In afwijking van het bepaalde bij de andere bestemmingen mag niet worden gebouwd, anders dan uitsluitend bouwwerken, geen gebouwen zijnde, ten behoeve van de bestemming ‘Waarde - Archeologie’, met uitzondering van:

  1. gebouwen ter vervanging van bestaande gebouwen, waarbij de bestaande oppervlakte van het gebouw niet wordt vergroot of veranderd en ook de situering gelijk blijft en waarbij bijbehorende grondwerkzaamheden niet dieper gaan dan 0,30 meter ten opzichte van het bestaand maaiveld;

  2. de bouw of uitbreiding van bouwwerken tot een oppervlakte van maximaal 100 m²;

  3. met inachtneming van het bepaalde in de andere bestemmingen.

 

4.3 Afwijken van de bouwregels

Het bevoegd gezag kan met een omgevingsvergunning afwijken van het bepaalde in 4.2 indien:

  1. op basis van een ingesteld archeologisch onderzoek kan worden aangetoond dat ter plaatse waar gebouwd gaat worden geen archeologische waarden als zodanig aanwezig zijn;

  2. dan wel dat er passende maatregelen zijn genomen om de aanwezige archeologische waarde veilig te stellen, zoals het aanbrengen van een beschermingslaag, het opgraven van de archeologische artefacten, het documenteren van de archeologische waarde of anders met het bevoegd gezag overeengekomen maatregelen.

 

4.4 Omgevingsvergunning voor het uitvoeren van een werk, geen bouwwerk zijnde, of van werkzaamheden

  1. Het is verboden zonder of in afwijking van een omgevingsvergunning de navolgende werken en/of werkzaamheden uit te voeren of te doen uitvoeren als deze een oppervlakte betreffen van meer dan 100 m²:

  1. het ontgronden, vergraven, afgraven, egaliseren, diepploegen, woelen en mengen en ophogen van gronden;

  2. het aanbrengen of verwijderen van diepwortelende beplantingen, het bebossen en aanplanten van gronden en het rooien en/of kappen van bos of andere houtgewassen waarbij de stobben worden verwijderd;

  3. het aanleggen, verbreden of verharden van wegen, paden of parkeergelegenheden en andere oppervlakteverhardingen als dieper dan 0,30 meter wordt ontgraven;

  4. het aanleggen van ondergrondse leidingen en daarmee verband houdende constructies, installaties en apparatuur;

  5. het aanbrengen van constructies die verband houden met bovengrondse leidingen;

  6. het aanleggen, verdiepen, verbreden en dempen van sloten, watergangen en
    overige waterpartijen;

  7. andere werken die een verandering van de waterhuishouding of het grondwaterpeil tot gevolg hebben, zoals drainage en (onder)bemaling;

  8. alle overige werkzaamheden die de archeologische waarden in het terrein kunnen aantasten en die niet worden gerekend tot het normale gebruik van het terrein.

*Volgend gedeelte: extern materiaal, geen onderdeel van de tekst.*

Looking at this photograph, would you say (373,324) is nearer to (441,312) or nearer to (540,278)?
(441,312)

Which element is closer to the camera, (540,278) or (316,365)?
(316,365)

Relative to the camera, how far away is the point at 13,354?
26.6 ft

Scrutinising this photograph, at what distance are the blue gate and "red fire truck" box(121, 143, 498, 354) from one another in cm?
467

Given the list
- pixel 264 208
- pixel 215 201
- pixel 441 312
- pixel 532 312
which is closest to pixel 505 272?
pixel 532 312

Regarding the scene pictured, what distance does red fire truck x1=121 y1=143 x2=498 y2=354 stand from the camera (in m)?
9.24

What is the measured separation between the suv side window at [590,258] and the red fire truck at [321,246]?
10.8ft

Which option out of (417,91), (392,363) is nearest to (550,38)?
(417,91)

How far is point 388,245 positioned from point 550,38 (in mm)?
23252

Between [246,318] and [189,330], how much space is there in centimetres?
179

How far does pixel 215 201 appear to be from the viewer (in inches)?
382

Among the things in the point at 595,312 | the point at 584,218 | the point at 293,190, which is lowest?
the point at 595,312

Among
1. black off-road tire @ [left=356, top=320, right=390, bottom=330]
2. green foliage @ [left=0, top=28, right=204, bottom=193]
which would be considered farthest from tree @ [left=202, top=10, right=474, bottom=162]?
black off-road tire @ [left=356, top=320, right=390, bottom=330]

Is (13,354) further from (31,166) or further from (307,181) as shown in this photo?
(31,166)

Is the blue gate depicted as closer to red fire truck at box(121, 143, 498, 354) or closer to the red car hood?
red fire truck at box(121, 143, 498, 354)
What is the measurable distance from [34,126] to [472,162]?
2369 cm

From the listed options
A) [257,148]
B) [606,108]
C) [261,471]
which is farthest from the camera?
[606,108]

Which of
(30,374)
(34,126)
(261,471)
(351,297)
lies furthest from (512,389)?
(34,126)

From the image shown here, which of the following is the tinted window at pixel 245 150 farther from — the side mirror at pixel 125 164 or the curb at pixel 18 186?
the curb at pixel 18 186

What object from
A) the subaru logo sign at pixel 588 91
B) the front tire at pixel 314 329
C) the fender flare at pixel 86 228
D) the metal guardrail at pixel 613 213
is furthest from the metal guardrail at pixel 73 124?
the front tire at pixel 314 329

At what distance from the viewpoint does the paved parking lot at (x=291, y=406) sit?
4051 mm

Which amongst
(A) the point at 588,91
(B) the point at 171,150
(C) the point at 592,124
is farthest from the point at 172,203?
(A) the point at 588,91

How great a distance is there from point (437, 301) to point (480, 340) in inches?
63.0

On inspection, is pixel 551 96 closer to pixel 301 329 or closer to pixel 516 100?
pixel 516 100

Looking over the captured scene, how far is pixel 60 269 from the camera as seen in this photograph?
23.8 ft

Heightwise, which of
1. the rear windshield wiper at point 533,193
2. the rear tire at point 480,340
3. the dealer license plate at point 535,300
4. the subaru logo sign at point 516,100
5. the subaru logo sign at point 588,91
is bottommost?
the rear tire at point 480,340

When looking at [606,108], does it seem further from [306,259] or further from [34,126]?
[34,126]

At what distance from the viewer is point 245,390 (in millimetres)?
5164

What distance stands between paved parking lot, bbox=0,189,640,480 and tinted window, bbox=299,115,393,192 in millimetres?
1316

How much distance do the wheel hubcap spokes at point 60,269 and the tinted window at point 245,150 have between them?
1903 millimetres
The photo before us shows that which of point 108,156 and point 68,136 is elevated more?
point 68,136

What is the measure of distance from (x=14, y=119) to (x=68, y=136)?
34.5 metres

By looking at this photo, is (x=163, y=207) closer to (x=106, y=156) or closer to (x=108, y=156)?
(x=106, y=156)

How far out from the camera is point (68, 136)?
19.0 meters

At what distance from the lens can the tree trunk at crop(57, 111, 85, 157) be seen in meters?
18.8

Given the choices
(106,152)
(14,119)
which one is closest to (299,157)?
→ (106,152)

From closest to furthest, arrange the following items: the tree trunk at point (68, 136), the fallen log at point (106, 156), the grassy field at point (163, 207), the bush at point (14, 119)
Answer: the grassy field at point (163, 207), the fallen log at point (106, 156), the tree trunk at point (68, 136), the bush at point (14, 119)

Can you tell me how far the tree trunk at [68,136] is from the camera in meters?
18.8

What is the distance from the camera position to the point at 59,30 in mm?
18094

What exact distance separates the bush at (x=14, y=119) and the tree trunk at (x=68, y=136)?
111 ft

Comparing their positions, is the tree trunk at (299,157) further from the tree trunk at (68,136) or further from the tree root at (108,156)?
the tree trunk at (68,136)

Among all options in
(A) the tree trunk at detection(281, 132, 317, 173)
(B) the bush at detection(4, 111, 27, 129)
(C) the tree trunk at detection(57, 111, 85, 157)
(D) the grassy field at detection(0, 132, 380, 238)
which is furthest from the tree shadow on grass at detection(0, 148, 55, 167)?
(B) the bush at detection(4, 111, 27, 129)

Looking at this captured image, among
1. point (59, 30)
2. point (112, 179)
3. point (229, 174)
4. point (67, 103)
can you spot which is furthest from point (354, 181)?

  1. Aan een vergunning als onder lid a. bedoeld, kunnen voorwaarden worden verbonden indien uit voorafgaand archeologisch onderzoek de aanwezigheid van archeologische waarden is vastgesteld en het om zwaarwichtige redenen niet mogelijk is de archeologische waarden geheel te behouden.

  2. In afwijking van het bepaalde onder a. is geen omgevingsvergunning vereist, indien uit voorafgaand archeologisch onderzoek is gebleken dat geen archeologische waarden aanwezig zijn en geen archeologische waarden worden aangetast.